Nevertheless, while we could go back and forth on the data points, the average American is neither a professional scientist nor seriously concerned with the debatable phenomena, if any, of manmade climate change. What we can do as average Americans, sarcasm emphasized, is examine and weigh the motives and agendas of both nongovernmental organizations and intergovernmental organizations.
“Ethical standards have been lowered, peer review has been corrupted, and we can’t trust peers in our most prestigious journals anymore,” said Joe Bast, President and CEO of Heartland Institute.
What we do know is that climate change alarmists are, in fact, funded by government or proponents of central government, have released multiple doomsday projections over the decades that have never materialized, are proven liars (remember climate-gate?), and are actively attempting shutdown debate using ridicule and fear tactics.
“Mostly it’s a bunch of old, retired guys that got together and wrote a report for the Heartland Institute that is basically full of misinformation,” said Donald Wuebbels, a professor of atmospheric science at the University of Indiana Champaign Urbana.
The Heartland Institute, which publicly rolled out their report Wednesday in Washington, D.C., insists that it is peer-reviewed. Upon further examination, we located over 100 scientists who have, in fact, reviewed the NIPCC research from what they claim to be an objective — or scientific — method of approach. For these scientists, the IPCC approach is riddled with methods that violate the fundamental tenets of the scientific method, such as a lack of willingness to even scrutinize a model with obvious contradictions.
Much of the IPCC model relies on natural climate processes or variability, “weaknesses in climate models and data sets used to measure temperatures or forecast future climate conditions, or with data that raise serious scientific questions about the IPCC’s attribution of climate change to human greenhouse gas emissions.”
It is certainly true that we cannot know for sure what the NIPCC is driven by; perhaps, the desire to bring integrity back to the field. But it is true the NIPCC has worked with leading thinkers in the fields of statistics, physics, economics, geology, climatology, and biology. This should have satisfied Dr. Wuebbels’ concerns, or at least cause him to pause before making the claim the work wasn’t peer-reviewed.
In the course of their study, the NIPCC has avoided the appeals to authority, making certain “assumptions,” or relying upon “circumstantial evidence that characterize the reports of the IPCC and other partisans in this debate.”

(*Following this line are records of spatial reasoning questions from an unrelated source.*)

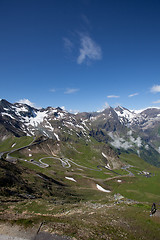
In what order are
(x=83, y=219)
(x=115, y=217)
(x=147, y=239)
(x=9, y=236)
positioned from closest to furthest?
(x=9, y=236)
(x=147, y=239)
(x=83, y=219)
(x=115, y=217)

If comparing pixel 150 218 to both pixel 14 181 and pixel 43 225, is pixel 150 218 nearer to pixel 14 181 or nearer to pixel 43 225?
pixel 43 225

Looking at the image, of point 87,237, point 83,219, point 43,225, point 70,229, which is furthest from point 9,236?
point 83,219

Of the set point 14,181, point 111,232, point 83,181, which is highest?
point 111,232

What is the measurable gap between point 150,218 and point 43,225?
23986 mm

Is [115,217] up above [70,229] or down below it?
below

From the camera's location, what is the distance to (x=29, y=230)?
24.4 m

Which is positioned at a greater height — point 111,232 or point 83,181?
point 111,232

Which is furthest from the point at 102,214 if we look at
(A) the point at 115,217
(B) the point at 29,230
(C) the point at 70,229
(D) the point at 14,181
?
(D) the point at 14,181

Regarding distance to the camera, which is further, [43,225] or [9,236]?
[43,225]

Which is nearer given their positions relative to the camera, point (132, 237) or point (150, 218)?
point (132, 237)

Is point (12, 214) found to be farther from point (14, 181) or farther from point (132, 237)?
point (14, 181)

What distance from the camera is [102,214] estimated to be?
1371 inches

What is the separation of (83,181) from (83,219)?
111 m

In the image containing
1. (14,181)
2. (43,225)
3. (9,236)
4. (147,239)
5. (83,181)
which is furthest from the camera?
(83,181)
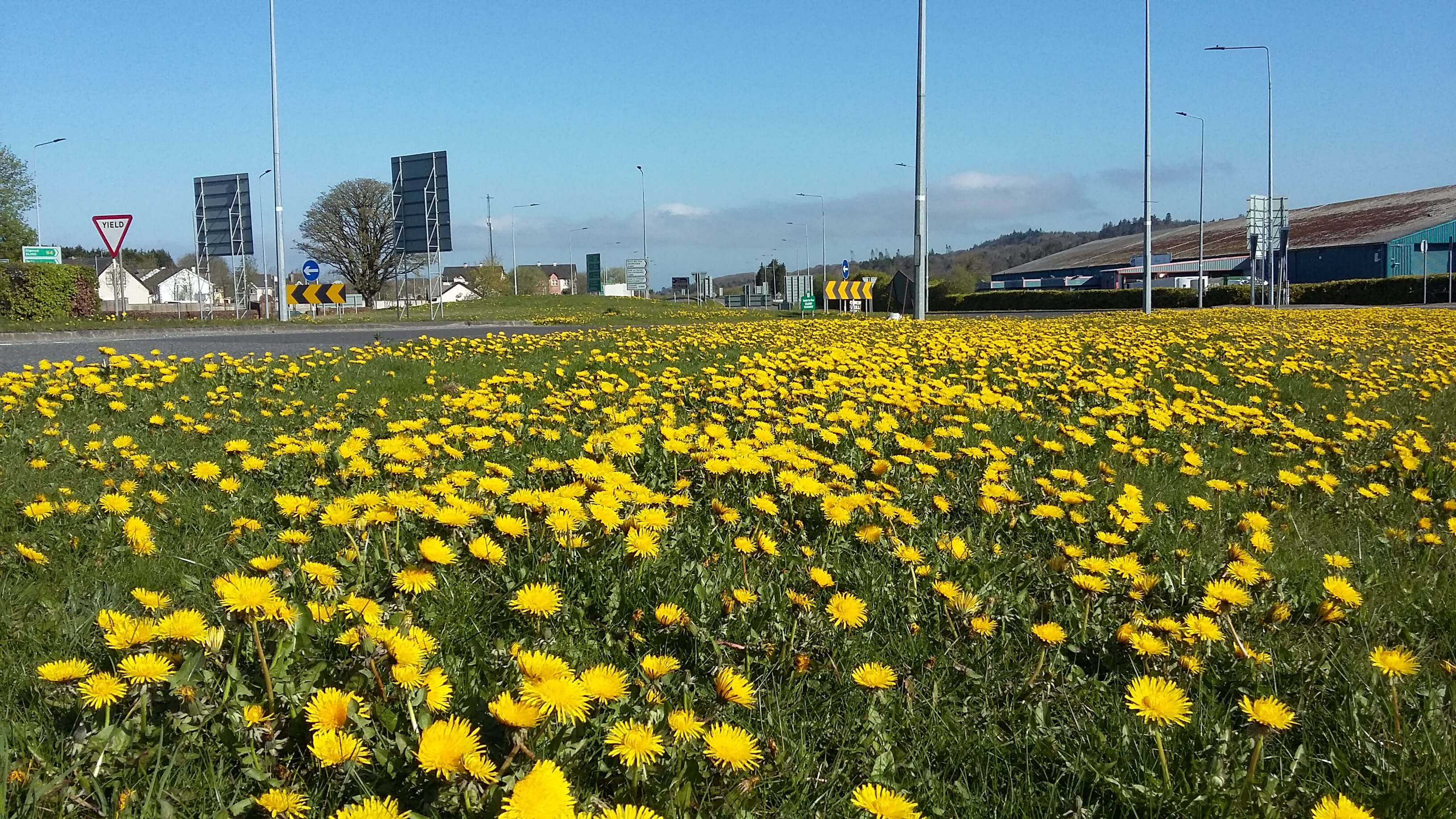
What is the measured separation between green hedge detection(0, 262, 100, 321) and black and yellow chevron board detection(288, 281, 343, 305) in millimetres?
7196

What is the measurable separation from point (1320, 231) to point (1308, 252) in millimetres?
6740

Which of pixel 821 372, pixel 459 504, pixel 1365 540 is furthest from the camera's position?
pixel 821 372

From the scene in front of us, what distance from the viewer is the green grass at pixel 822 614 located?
155 cm

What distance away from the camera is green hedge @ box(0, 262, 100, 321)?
2031 centimetres

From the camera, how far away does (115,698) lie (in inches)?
58.1

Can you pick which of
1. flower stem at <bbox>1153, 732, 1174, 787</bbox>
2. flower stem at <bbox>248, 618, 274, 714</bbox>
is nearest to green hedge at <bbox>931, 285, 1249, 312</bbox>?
flower stem at <bbox>1153, 732, 1174, 787</bbox>

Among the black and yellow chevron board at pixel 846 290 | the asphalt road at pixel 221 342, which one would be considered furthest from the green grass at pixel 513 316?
the asphalt road at pixel 221 342

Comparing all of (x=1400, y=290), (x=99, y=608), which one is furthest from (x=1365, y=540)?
(x=1400, y=290)

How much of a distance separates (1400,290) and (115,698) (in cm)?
4438

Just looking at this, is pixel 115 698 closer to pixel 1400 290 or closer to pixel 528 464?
pixel 528 464

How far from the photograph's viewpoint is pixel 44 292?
2092 cm

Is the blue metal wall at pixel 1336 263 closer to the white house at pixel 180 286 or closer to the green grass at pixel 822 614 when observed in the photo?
the green grass at pixel 822 614

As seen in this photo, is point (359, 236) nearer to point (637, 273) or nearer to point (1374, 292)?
point (637, 273)

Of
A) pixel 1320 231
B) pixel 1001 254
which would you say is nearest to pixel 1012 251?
pixel 1001 254
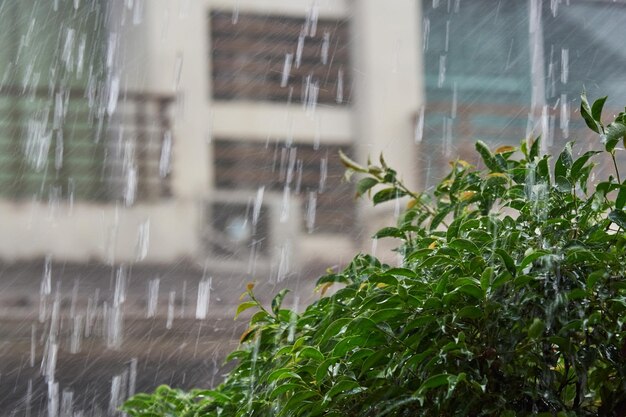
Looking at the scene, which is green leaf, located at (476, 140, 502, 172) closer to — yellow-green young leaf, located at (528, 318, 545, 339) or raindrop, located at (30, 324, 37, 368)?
yellow-green young leaf, located at (528, 318, 545, 339)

On the other hand, the United Nations’ Intergovernmental Panel on Climate Change (IPCC), is a government-sponsored collection of likeminded proponents of centralized power. They are politically motivated and obviously predisposed to believing that climate change is a problem in need of a collective U.N. solution, or else they would not be selected for the project. Those in the field who help to validate their methods and conclusions, are without fail-rewarded with funding for their own projects, institutions and careers.
The NIPCC are not affiliated or sponsored by any government or governmental agency. The panel is independent and not part of the political arena. Thus, at least theoretically, they are free of pressures and influences from the political class. The international panel of scientists and scholars first came together to understand the causes and consequences of climate change, in fact.
“Our sole goal in presenting this information is to enable fellow scientists, elected officials, educators, and the general public to make up their own minds about what the science says, to understand climate change rather than simply believe in it,” stated the panel of their own agenda. It sounds suspiciously reasonable; completely lacking that typical “flat-earth,” close-minded kind of tone.